Le spectacle dure un peu plus d’une heure. Cela me fait penser à tous ces étrangers qui envahissent les rues et les théâtres de ma ville durant le Festival d’Avignon et assistent à des représentations sans rien comprendre de ce qu’ils oient-dire (du verbe ouïr) et doivent alors passer leur cerveau en mode visuel. Je fais donc de même. Moi qui étais curieux de découvrir le texte, ce ne sera pas pour aujourd’hui.

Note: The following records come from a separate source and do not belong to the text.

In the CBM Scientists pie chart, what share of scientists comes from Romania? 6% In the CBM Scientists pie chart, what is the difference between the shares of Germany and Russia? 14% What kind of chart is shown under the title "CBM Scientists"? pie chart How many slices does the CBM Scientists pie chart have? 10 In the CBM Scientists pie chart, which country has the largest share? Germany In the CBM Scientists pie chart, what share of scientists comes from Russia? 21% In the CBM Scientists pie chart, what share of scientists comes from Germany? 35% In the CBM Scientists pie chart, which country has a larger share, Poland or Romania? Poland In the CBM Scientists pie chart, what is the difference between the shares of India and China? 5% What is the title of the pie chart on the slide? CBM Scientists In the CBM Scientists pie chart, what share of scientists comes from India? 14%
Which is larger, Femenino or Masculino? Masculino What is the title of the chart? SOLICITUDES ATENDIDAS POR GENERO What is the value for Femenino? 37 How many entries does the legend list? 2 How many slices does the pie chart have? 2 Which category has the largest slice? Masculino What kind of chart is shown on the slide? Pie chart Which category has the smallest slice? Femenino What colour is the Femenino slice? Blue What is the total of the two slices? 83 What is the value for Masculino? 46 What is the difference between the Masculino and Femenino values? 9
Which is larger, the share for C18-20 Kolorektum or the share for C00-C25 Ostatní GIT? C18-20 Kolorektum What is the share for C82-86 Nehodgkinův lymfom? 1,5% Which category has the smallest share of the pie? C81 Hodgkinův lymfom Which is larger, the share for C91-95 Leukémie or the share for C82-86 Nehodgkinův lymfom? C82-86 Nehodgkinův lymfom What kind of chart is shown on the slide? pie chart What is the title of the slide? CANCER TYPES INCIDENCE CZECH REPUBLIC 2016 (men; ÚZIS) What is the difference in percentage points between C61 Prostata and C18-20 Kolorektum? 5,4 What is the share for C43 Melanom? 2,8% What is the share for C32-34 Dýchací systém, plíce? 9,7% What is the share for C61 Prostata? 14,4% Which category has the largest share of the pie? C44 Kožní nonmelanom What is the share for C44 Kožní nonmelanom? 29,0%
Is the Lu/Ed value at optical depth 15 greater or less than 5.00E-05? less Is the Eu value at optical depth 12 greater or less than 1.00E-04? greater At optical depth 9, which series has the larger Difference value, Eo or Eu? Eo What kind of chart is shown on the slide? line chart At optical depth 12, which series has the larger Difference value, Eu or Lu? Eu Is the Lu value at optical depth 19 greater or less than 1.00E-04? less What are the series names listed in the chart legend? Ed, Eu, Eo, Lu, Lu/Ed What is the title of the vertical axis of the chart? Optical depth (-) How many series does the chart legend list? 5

Après une vingtaine de minutes passée à observer, un deuxième protagoniste entre en scène. Il s’approche de Woyzeck, lit la pancarte écrite en flamand que tient ce dernier, se tourne vers le public et dit « je ne comprend rien à ce qui est écrit ». HIP HIP HIP HOURA, un francophone, c’est trop beau pour être vrai. Ce n’est pas que j’ai quelque chose contre les turcs ou les flamands mais j’aime bien comprendre ce qu’on me dit, c’est tout. Puis ce même personnage continue « I don’t understand no words ». Et bien voilà qu’il parle même les deux langues que mon éducation me permet de comprendre. C’est beau le hasard. Puis il poursuit « Jkjuurkrl kduejlr lk ui jrllej ». NON. « jiujr juzer jkoih jhuyqs ». NON, non et non. Et à part un dernier passage de deux minutes dans la langue de Shaekspeare, les deux acteurs sont retournés à celles du Dâd et de Vondel.

La lumière s’éteint sur la scène, se rallume dans la salle, le premier clappement de main se fait entendre, les acteurs viennent saluer, la plupart des spectateurs applaudissent tandis que d’autres n’attendaient qu’une seule chose. Que la lumière se rallume afin qu’il puissent, en portant précipitamment à leur regard la feuille du spectacle qu’ils serraient dans leur main depuis une heure, vérifier si l’inscription turc ou flamand ou même chinois figuraient en tant qu’informations lisibles.

La réponse est oui : « Turque, accessible à tous ». Et c’est donc perplexe que je retourne à mes pénates en me disant que si le metteur en scène à réussi à me mettre dans un état d’incompréhension totale par rapport aux gens qui s’adressent à moi, et à me donner le sentiment d’être là sans y être vraiment, c’est peut-être qu’il vient de me faire ressentir mieux que quiconque ce que signifie Woyzeck.